UNAIDS country director Michael Bartos said despite the alarming rate from the 2015 study, prostitutes can be a solution in fighting HIV and Aids.

“10 percent of prostitutes are infected in a year. In the past it’s often been said that sex workers are a problem but rather we should use them as a solution because if they correctly educate the public, especially their clients, they can help in fighting HIV,” said Bartos.

“CeSHHAR programmes of outreach to sex workers helped in reaching out to sex workers through empowering them and making them part of the solution to the Aids problem.

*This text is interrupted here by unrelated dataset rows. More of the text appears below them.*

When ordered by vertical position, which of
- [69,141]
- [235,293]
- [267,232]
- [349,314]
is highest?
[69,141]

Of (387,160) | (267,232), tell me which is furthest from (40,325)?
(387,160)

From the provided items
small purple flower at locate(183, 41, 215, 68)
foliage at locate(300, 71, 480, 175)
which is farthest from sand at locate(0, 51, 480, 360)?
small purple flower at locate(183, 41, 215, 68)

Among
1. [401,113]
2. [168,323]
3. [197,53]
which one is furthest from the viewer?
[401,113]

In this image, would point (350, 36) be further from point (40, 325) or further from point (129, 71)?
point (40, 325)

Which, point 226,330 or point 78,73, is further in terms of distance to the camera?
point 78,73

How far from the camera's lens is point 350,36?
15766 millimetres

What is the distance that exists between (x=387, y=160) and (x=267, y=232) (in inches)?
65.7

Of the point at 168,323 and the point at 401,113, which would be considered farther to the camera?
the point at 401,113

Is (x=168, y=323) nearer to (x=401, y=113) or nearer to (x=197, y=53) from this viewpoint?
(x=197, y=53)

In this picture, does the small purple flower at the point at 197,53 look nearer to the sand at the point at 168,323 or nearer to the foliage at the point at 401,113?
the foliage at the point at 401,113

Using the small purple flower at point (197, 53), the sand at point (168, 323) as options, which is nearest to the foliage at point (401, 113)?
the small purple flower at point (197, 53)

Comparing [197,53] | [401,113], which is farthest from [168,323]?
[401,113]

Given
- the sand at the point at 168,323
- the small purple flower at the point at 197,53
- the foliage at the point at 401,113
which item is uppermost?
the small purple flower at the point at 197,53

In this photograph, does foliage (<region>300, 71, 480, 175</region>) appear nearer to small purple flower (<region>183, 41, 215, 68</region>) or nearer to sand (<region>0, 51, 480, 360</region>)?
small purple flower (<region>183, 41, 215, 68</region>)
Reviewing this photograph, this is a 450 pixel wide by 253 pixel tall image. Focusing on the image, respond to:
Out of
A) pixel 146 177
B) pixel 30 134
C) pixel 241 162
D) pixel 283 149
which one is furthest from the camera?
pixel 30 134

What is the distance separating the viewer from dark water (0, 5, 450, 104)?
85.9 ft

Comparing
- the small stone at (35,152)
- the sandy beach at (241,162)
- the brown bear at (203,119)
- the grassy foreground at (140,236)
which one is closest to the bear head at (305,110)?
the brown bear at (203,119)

They managed to convince quite a number in lessening exposure to infection chances by teaching them the rule of always using a condom.”

He encouraged partners involved in paid sex to be responsible for protecting themselves.

“Clients need to know that for any sexual act in the context of paid sex, it’s effective to use condoms and that should be a universal norm,” Barton said.

He said the country has at least 800,000 people on antiretroviral treatment.

“Through shared responsibility and a combination of diverse disciplines and stakeholders, we will be able to fight the Aids epidemic and end it by 2030,” Bartos said.

According to a UNAIDS guidance note on HIV and TB, the two are the leading causes of mortality in prisons.

“HIV is transmitted in prison settings through the sharing of contaminated injecting equipment among people who inject drugs, consensual or coerced unsafe sexual practices including rape, unsafe skin piercing and tattooing practices as well as modifications and blood-borne transmission resulting from the sharing of shaving razors and the improper sterilisation or reuse of medical and dental instruments,’ reads the note.

“Interventions aim to prevent the transmission of HIV and TB among men, women and children living in closed settings; to provide treatment and support when necessary and to ensure the continuity of treatment.”